Page text:
Would my 1.5 gall be better?


----------



## Oldfishlady (Mar 1, 2010)

I use containers that are roughly 3cup'ish...but I also have the water tanned fairly dark along with some bits of oak leaf that always end up in it with a floating plant..."water lettuce" and this gives them a sense of security with the leaf floating on top and long roots hanging in the water column....... mine don't seem to fight the container much longer than an hour or so..if at all.... after I remove them from a 75gal NPT...I also drop a bunch of mosquito larva in the container and this keeps them busy too

Even in a small container you can create a sense of security and if they run the walls a lot and you don't have tanned water and/or floating plant....wrap the container with dark paper leaving half inch from the top open for light and a dark lid.....so they feel safe.....


----------



## GunsABlazin (Jun 1, 2011)

how do you do the tanned water? i have IAL, but i dont know how to use them.


----------



## Oldfishlady (Mar 1, 2010)

I keep a 1gal jug of dechlorinated water with 10-12 crushed naturally dried and fallen from the tree- Oak leaf- steeping all the time ready for use......and I also keep some leaves in the tanks too......

The longer they steep the more tannins released the darker the water the more the Betta likes it.......

Remember-both IAL and oak leaf can alter the pH slightly-so make sure you use it in both the tank and replacement water especially with 100% water changes or do slow acclimation to both temp and chemistry just like you do with new fish...better safe than sorry......

With IAL-you use the same way.....add to the spawning tank so they can steep and have one in some replacement water that you will use for water changes


----------



## GunsABlazin (Jun 1, 2011)

Problems to work on:
• A. Copy the betta thread word for word, everything from "Would my 1.5" down to "they feel safe.....".
• B. Pick up the betta thread after its last shown line and continue it.

Raw data:
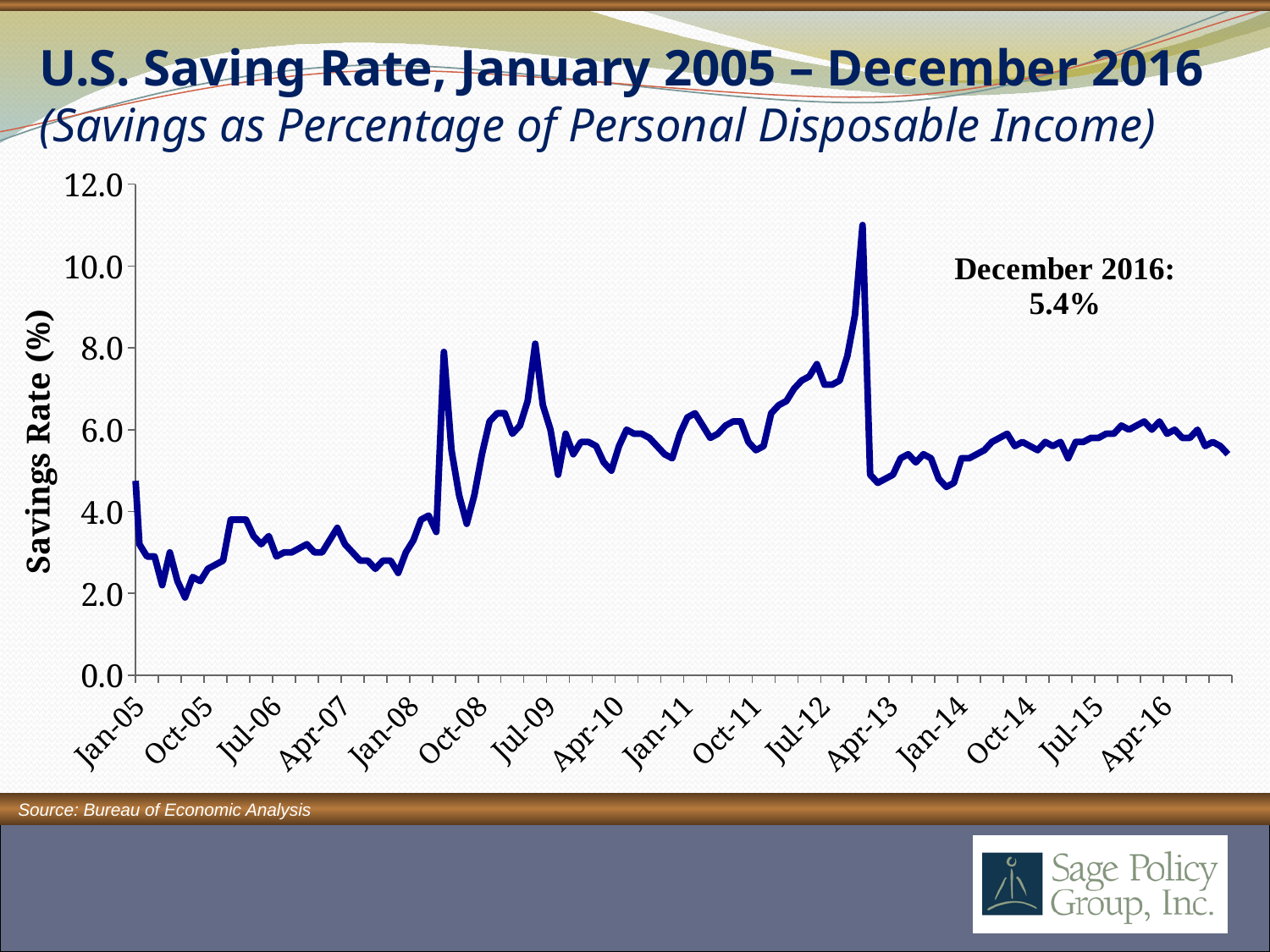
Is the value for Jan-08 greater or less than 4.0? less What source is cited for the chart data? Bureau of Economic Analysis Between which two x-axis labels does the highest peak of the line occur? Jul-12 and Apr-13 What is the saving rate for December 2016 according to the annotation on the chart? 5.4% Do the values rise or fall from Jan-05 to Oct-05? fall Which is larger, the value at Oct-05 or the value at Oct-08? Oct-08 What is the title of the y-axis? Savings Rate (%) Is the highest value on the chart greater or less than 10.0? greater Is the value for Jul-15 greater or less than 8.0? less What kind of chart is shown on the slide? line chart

Solved problems:
• A.
Would my 1.5 gall be better?


----------



## Oldfishlady (Mar 1, 2010)

I use containers that are roughly 3cup'ish...but I also have the water tanned fairly dark along with some bits of oak leaf that always end up in it with a floating plant..."water lettuce" and this gives them a sense of security with the leaf floating on top and long roots hanging in the water column....... mine don't seem to fight the container much longer than an hour or so..if at all.... after I remove them from a 75gal NPT...I also drop a bunch of mosquito larva in the container and this keeps them busy too

Even in a small container you can create a sense of security and if they run the walls a lot and you don't have tanned water and/or floating plant....wrap the container with dark paper leaving half inch from the top open for light and a dark lid.....so they feel safe.....

• B.
Ok, so i dont have to crush the two leaves i have in my spawning tank?
i have it already set up becuse it takes a good amount of time to reach temp.


----------



## Oldfishlady (Mar 1, 2010)

You can crush them or not...when crushed its harder to get the pieces out...but I don't worry about the pieces in my tanks or the decomp but I have lots of live active growing plants that help take care of water quality issue they may cause....using whole makes it easier to remove as needed....

Why don't you start with like temp water when you first fill the tank.....then you don't have to wait for the temp to equalize....a little trick to speed up the temp......fill a plastic bottle with hot water and nuke and float in the tank...be sure and cap the bottle....


----------



## GunsABlazin (Jun 1, 2011)

I usualy do, but today i filled it with ice cold water... im not sure why, i just didnt turn the hot water on in the tub...but oh well, gives me a good chance to make sure the heater holds temp well. 
and, ill have to try the whole water bottle thing...though with my luck i will let it go to long an...*boom*.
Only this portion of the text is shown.